作者
Jun Tang,Natasha E. Weiser,Guiping Wang,Sudhir Chowdhry,Ellis J. Curtis,Yanding Zhao,Ivy Tsz-Lo Wong,Georgi K. Marinov,Rui Li,Philip Hanoian,Edison Tse,Salvador Garcia Mojica,Ryan J. Hansen,Joshua Plum,Auzon Steffy,Snezana Milutinovic,S. Todd Meyer,Jens Luebeck,Yanbo Wang,Shu Zhang,Nicolas Altemose,Christina Curtis,William J. Greenleaf,Vineet Bafna,Stephen J. Benkovic,Anthony B. Pinkerton,Shailaja Kasibhatla,Christian A. Hassig,Paul S. Mischel,Howard Y. Chang
摘要
Abstract Extrachromosomal DNA (ecDNA) presents a major challenge for cancer patients. ecDNA renders tumours treatment resistant by facilitating massive oncogene transcription and rapid genome evolution, contributing to poor patient survival 1–7 . At present, there are no ecDNA-specific treatments. Here we show that enhancing transcription–replication conflict enables targeted elimination of ecDNA-containing cancers. Stepwise analyses of ecDNA transcription reveal pervasive RNA transcription and associated single-stranded DNA, leading to excessive transcription–replication conflicts and replication stress compared with chromosomal loci. Nucleotide incorporation on ecDNA is markedly slower, and replication stress is significantly higher in ecDNA-containing tumours regardless of cancer type or oncogene cargo. pRPA2-S33, a mediator of DNA damage repair that binds single-stranded DNA, shows elevated localization on ecDNA in a transcription-dependent manner, along with increased DNA double strand breaks, and activation of the S-phase checkpoint kinase, CHK1. Genetic or pharmacological CHK1 inhibition causes extensive and preferential tumour cell death in ecDNA-containing tumours.
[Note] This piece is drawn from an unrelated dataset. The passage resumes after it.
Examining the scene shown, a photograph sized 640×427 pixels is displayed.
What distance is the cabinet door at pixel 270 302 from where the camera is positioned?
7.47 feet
We advance a highly selective, potent and bioavailable oral CHK1 inhibitor, BBI-2779, that preferentially kills ecDNA-containing tumour cells. In a gastric cancer model containing FGFR2 amplified on ecDNA, BBI-2779 suppresses tumour growth and prevents ecDNA-mediated acquired resistance to the pan-FGFR inhibitor infigratinib, resulting in potent and sustained tumour regression in mice. Transcription–replication conflict emerges as a target for ecDNA-directed therapy, exploiting a synthetic lethality of excess to treat cancer.